#### Problem Of the week: 20th November 2023

#### Michael Wu

One of the CCF’s guns is designed such that it can launch a projectile of mass 10 kg at a speed

of 200 m/s. The gun is placed close to a straight, horizontal railway line and aligned such that the projectile will land further down the line. A small rail car of mass 200 kg travelling at a speed of 100 m/s passes the gun just as it is fired. Assuming the gun and the car are at the same level, at what angle upwards must the projectile be fired so that it lands in the rail car?

*Credit: University of Oxford Physics Problems*

Draw a clear diagram to set up the problem. Do you need all the information that the question gives you, or are some pieces of information irrelevant?

For projectile/SUVAT questions such as these it is important to look for information that is hidden in the question. For example, there is a vertical acceleration of a = −g = −9.81 m/s^{2} implicitly present in the problem, even though it isn’t mentioned. You are also expected to assume there is no air resistance, so there will be no horizontal accelerations of any kind. Likewise, although you don’t have to do this explicitly, it is worth thinking about what the following pieces of information tell us:

“Passes the gun just as it’s fired”: we can set t = 0 at this point and then use the same t coordinate for both the rail car and the projectile.

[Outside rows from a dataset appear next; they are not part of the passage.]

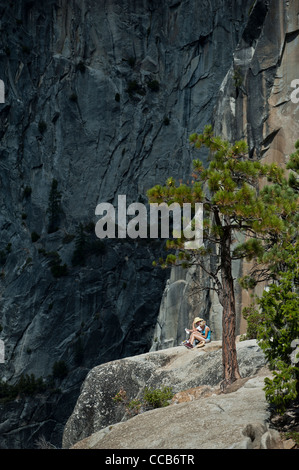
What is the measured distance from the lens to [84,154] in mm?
58375

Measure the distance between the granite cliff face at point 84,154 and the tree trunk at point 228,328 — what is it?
35275 mm

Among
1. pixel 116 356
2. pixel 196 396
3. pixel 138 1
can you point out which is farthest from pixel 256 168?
pixel 138 1

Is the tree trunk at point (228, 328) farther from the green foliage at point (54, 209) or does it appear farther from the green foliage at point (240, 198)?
the green foliage at point (54, 209)

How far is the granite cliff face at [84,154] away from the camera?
52.6 meters

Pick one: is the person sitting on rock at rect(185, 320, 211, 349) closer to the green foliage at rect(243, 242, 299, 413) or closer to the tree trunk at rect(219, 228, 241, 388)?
the tree trunk at rect(219, 228, 241, 388)

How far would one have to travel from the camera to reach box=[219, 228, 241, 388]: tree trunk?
14.7 metres

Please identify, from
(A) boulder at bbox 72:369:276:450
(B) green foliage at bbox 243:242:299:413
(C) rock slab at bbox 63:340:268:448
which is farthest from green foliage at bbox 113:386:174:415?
(B) green foliage at bbox 243:242:299:413

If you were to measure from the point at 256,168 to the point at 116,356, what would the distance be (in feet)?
129

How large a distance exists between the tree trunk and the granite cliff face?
1389 inches

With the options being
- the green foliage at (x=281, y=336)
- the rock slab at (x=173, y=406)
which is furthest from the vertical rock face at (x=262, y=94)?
the green foliage at (x=281, y=336)

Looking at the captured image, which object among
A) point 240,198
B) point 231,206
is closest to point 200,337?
point 231,206

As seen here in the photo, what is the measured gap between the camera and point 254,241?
15258mm

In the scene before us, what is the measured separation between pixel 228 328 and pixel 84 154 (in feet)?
148

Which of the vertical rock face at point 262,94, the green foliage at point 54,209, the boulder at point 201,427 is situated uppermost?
the vertical rock face at point 262,94
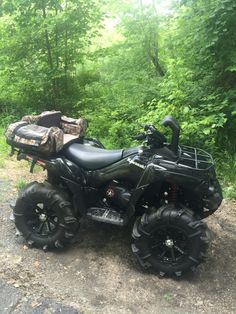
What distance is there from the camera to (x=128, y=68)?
8.86m

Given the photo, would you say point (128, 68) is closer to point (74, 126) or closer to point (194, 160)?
point (74, 126)

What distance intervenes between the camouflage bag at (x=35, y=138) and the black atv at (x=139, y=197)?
0.48 feet

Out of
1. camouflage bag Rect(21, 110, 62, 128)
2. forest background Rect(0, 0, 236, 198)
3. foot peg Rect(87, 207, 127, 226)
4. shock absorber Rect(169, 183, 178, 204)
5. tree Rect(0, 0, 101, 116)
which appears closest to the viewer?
shock absorber Rect(169, 183, 178, 204)

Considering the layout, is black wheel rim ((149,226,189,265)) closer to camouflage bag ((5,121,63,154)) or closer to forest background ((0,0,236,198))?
camouflage bag ((5,121,63,154))

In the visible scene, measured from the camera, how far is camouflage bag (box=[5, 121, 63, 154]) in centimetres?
383

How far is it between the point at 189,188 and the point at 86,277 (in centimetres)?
132

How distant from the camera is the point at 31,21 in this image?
7.37 metres

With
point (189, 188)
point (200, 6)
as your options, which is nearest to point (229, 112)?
point (200, 6)

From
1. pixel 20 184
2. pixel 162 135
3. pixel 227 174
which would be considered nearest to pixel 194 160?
pixel 162 135

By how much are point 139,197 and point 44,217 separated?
1073 mm

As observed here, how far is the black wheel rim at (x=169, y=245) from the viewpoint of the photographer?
365cm

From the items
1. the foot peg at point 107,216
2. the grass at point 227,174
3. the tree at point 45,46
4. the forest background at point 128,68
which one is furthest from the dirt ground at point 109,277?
the tree at point 45,46

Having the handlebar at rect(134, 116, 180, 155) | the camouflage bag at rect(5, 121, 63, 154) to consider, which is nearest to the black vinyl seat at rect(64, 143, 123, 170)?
the camouflage bag at rect(5, 121, 63, 154)

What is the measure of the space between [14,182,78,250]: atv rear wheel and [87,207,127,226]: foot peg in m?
0.20
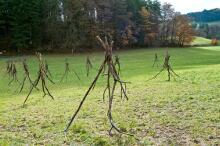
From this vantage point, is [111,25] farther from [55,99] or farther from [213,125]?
[213,125]

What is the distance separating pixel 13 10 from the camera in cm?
7112

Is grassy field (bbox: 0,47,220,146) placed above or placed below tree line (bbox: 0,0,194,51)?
below

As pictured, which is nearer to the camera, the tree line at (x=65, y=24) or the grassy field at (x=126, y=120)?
the grassy field at (x=126, y=120)

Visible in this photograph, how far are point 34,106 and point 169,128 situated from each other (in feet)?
24.6

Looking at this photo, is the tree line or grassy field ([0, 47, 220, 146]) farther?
the tree line

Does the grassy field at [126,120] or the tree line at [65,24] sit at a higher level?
the tree line at [65,24]

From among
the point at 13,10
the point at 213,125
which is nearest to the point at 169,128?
the point at 213,125

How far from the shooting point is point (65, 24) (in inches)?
2785

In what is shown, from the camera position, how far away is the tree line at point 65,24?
2761 inches

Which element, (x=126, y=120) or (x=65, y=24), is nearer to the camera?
(x=126, y=120)

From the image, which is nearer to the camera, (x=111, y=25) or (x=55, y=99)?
(x=55, y=99)

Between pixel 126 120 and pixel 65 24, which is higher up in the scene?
pixel 65 24

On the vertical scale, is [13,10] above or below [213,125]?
above

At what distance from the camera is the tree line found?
70.1 m
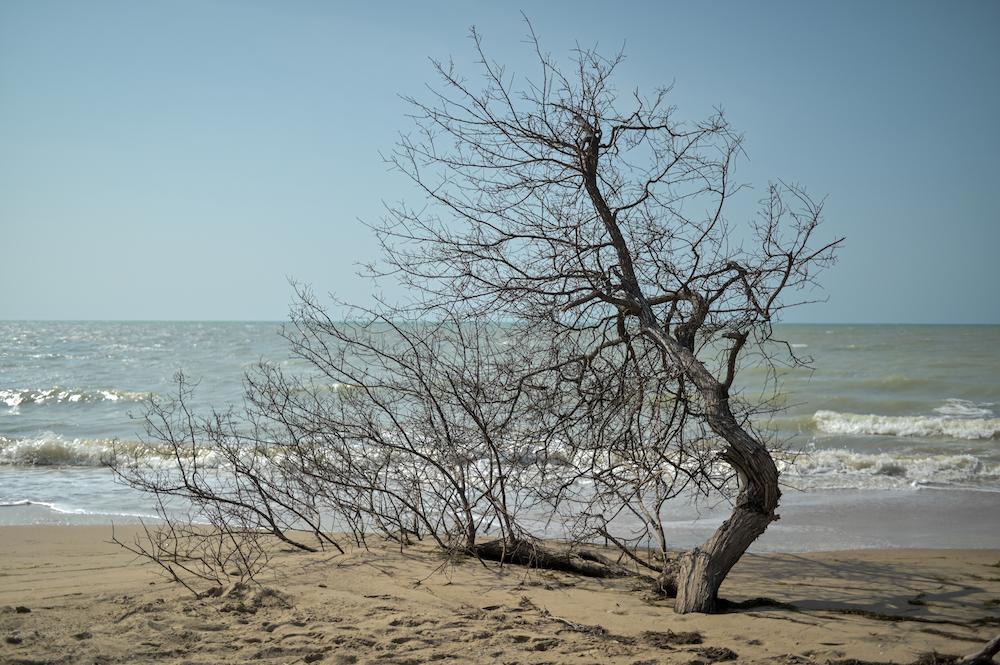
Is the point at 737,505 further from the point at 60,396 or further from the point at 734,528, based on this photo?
→ the point at 60,396

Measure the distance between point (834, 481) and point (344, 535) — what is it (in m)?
8.01

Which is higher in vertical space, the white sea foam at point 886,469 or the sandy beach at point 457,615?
the sandy beach at point 457,615

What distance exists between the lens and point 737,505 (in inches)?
205

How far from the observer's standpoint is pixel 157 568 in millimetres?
6297

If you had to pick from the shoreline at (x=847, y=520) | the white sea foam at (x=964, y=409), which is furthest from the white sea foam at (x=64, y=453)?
the white sea foam at (x=964, y=409)

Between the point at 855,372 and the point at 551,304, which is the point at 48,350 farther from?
the point at 551,304

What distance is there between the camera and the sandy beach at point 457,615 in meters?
4.31

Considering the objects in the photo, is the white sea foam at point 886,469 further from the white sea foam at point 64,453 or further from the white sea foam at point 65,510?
the white sea foam at point 64,453

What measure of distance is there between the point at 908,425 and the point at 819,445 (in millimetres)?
3287

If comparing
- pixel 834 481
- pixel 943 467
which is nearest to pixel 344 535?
pixel 834 481

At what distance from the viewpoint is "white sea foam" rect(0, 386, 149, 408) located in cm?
2153

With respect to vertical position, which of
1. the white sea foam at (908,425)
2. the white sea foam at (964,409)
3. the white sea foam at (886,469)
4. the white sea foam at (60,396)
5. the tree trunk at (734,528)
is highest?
the tree trunk at (734,528)

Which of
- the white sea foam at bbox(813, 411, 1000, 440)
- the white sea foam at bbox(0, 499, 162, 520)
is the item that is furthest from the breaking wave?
the white sea foam at bbox(0, 499, 162, 520)

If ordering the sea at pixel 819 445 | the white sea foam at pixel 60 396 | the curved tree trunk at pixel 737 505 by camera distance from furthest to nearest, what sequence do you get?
the white sea foam at pixel 60 396 < the sea at pixel 819 445 < the curved tree trunk at pixel 737 505
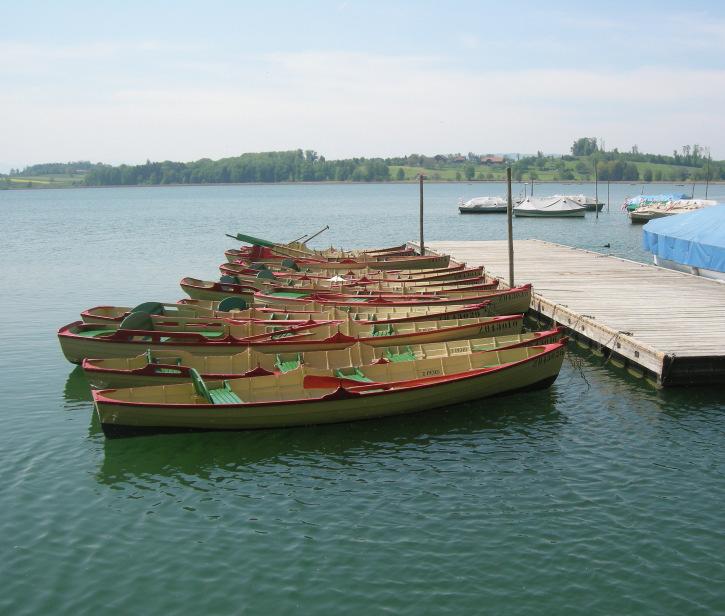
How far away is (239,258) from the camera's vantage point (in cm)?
4491

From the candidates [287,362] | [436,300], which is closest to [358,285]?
[436,300]

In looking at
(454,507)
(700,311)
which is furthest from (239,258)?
(454,507)

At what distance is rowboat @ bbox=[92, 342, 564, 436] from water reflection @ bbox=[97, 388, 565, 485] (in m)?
0.27

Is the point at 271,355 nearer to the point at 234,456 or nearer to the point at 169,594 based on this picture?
the point at 234,456

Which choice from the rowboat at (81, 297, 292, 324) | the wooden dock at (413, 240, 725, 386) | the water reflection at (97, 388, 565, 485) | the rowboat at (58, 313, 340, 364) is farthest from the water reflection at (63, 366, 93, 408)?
the wooden dock at (413, 240, 725, 386)

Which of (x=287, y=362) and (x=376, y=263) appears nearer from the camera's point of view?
(x=287, y=362)

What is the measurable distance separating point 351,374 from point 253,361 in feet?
9.00

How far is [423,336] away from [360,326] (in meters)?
2.01

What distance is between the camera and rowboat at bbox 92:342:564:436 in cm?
1822

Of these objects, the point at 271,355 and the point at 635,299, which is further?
the point at 635,299

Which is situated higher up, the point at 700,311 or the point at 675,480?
the point at 700,311

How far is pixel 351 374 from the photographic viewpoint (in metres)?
20.6

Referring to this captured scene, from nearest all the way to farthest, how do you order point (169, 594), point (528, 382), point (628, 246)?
point (169, 594) < point (528, 382) < point (628, 246)

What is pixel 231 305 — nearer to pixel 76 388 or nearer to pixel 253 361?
pixel 76 388
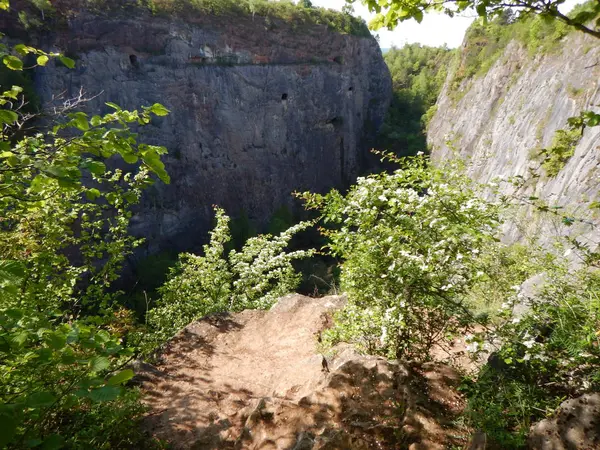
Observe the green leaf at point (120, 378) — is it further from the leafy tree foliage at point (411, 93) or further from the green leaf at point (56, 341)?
the leafy tree foliage at point (411, 93)

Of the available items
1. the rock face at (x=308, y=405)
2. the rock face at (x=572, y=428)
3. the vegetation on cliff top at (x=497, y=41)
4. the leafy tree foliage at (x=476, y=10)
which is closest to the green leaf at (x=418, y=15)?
the leafy tree foliage at (x=476, y=10)

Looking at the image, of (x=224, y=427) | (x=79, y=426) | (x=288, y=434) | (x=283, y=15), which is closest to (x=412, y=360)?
(x=288, y=434)

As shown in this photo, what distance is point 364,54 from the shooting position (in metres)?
31.5

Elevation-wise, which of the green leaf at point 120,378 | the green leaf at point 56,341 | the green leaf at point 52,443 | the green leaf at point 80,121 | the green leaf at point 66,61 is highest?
the green leaf at point 66,61

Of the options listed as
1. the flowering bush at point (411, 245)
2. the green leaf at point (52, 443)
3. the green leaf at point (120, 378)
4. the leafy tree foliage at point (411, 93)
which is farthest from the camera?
the leafy tree foliage at point (411, 93)

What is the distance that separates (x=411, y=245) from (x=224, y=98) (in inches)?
957

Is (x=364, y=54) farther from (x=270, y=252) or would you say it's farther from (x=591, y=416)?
(x=591, y=416)

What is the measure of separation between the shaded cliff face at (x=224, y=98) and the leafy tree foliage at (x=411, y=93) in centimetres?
434

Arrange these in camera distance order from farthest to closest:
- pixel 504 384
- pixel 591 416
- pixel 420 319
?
pixel 420 319 → pixel 504 384 → pixel 591 416

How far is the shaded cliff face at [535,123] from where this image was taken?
847 centimetres

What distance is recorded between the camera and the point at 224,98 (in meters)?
24.9

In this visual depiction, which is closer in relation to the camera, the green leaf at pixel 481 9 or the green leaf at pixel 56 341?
the green leaf at pixel 56 341

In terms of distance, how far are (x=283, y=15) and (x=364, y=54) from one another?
886 cm

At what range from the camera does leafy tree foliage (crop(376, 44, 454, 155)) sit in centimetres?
3055
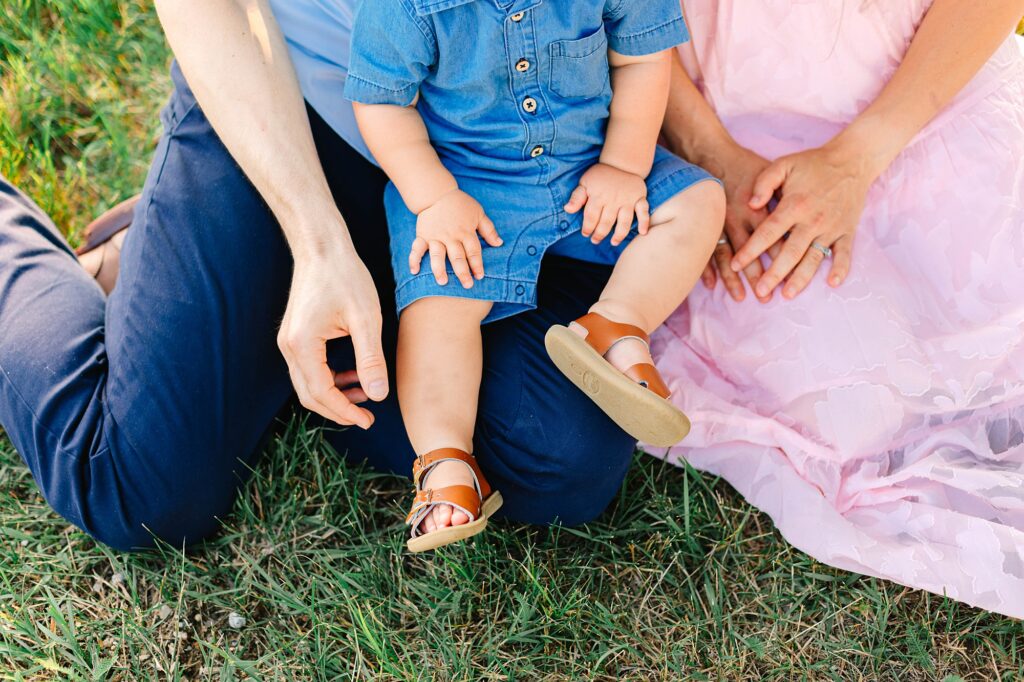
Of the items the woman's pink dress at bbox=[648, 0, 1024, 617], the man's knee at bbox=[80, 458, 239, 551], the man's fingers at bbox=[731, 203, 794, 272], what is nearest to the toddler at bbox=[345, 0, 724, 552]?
the man's fingers at bbox=[731, 203, 794, 272]

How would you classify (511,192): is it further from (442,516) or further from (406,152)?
(442,516)

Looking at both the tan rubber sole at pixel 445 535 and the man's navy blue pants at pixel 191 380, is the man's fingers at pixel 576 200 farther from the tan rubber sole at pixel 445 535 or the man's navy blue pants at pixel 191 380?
the tan rubber sole at pixel 445 535

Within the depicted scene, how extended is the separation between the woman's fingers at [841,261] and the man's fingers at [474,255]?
2.09 feet

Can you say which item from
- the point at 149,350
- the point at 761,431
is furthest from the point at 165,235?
the point at 761,431

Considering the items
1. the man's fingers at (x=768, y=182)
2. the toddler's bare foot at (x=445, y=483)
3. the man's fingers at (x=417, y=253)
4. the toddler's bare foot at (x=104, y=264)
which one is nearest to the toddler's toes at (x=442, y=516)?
the toddler's bare foot at (x=445, y=483)

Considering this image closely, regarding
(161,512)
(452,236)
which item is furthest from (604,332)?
(161,512)

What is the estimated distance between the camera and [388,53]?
4.49 ft

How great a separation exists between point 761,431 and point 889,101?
0.64 meters

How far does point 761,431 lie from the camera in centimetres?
163

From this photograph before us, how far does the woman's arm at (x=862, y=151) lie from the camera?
156 centimetres

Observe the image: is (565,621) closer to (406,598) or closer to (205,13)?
(406,598)

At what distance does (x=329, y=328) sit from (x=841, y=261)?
91 cm

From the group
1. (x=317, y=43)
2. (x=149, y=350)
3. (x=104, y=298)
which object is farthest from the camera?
(x=104, y=298)

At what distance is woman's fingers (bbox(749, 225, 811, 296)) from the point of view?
161cm
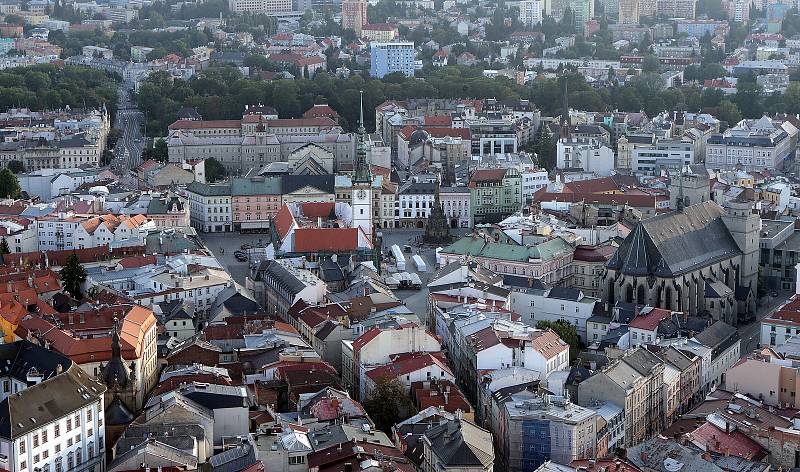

“Assuming the gun and the car are at the same level”: we don’t have to worry about any vertical displacement or offset between the two objects.

Finally, given that this exists in the world of projectiles, in which objects are in free-fall, the masses of the objects are irrelevant. Their inclusion in the question is merely a red herring.

A clear diagram is often the best way to lay out all of the information given to you in a problem – see Figure 1.1.

Figure 1.1: A diagram showing the gun firing a projectile of mass m at an angle θ to the horizontal and at a speed of 200 m/s at the same time as the rail car of mass M passes by at 100 m/s

There are two points at which the projectile and the car are in the same position:

1. When the projectile is launched (let this be t = 0)

2. When the projectile lands in the car (let this be t = t)

Upon landing the two objects therefore have the same horizontal displacement, s_{p} = s_{s}. It is worth adopting straightforward notation: any quantity with a subscript p refers to the projectile, and any quantity with a subscript c refers to the car.

The horizontal acceleration of the rail car is zero, and the vertical acceleration of the projectile, if we take upward to be positive, is a_{p} = −9.81 m/s^{2}.

Note how we’ve managed to “pull” a lot of information out of the question that we weren’t explicitly given.

Let θ be the angle above the horizontal at which the projectile is launched.

The horizontal speed of the projectile is then u_{p} = 200 cos θ m/s and the horizontal speed of the car is u_{c} = 100 m/s. Given that they must both travel the same distance in the same time for one to land in the other:

s_{p} = s_{c}

u_{p}t = u_{c}t

u_{p} = u_{c}

Substituting u_{p} = 200 cos θ m/s and u_{c} = 100 m/s and simplifying:

200 cos θ = 100

cos θ =100/200

θ = cos^{-1}(1/2)

θ = 60°

Notice that the way we have solved this allows us to appreciate the general fact that the horizontal velocities of the car and the projectile must be the same no matter what the other parameters of the question. It is worth thinking about why this makes sense: assuming no air resistance there is no horizontal acceleration in the question, so for the two objects to both start and end at the same horizontal displacement they must always be travelling at the same horizontal velocity.